◆ Text passage:
# Lumens and tube flouros



## booradley (Jul 8, 2007)

I have some t-5 2' fixtures. One is rated at 8000 lumens. Now, since they are 2 foot long tubes does that mean that every plant under that light (which is within 1-3" of my plants, is getting showered with 8000 lumens? Since it covers an area roughtly 2'x1' does that mean that it is basically 8k lumens per square foot? Or does that simply mean that the 8000 lumens is spread over the entire distance the lamp covers? I understand CFLs and HIDs where the light more or less originates from a single spot and all the light is spread out from there. The plants closest to the ligths are going to get hit with the fullest force of the light. Is the same true with tubes? Or is the light just more defused? 

So if I had 1 cfl with 8k lumens and a my t-5 with 8k lumens in the same sized space (1.5'x2') would the growth rate be more or less the same? Providing everything else was the same that is...

Sorry if this is a really simple and stupid question that has been asked a million times, but I did browse the stickies before asking.


----------



## Dankerz (Jul 8, 2007)

t-5,2' 4' etc carries the lumens threw out the whole bulb. the cfl would have the same lumens but the lumens would be condensed being they are more compact rather than spread out.

◆ Given data:
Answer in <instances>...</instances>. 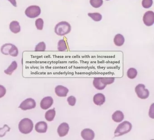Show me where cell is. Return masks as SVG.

◆ Instructions:
[A] Update the part of the thread on lumens and fluorescent tubes that opens with the words containing "# Lumens and" and closes with "just more defused?", replacing "fixtures" with "light fittings".
[B] In the thread on lumens and fluorescent tubes, what lumen rating does booradley give for one of the T-5 fixtures?

◆ Answers below:
[A]
# Lumens and tube flouros



## booradley (Jul 8, 2007)

I have some t-5 2' light fittings. One is rated at 8000 lumens. Now, since they are 2 foot long tubes does that mean that every plant under that light (which is within 1-3" of my plants, is getting showered with 8000 lumens? Since it covers an area roughtly 2'x1' does that mean that it is basically 8k lumens per square foot? Or does that simply mean that the 8000 lumens is spread over the entire distance the lamp covers? I understand CFLs and HIDs where the light more or less originates from a single spot and all the light is spread out from there. The plants closest to the ligths are going to get hit with the fullest force of the light. Is the same true with tubes? Or is the light just more defused?

[B] 8000 lumens.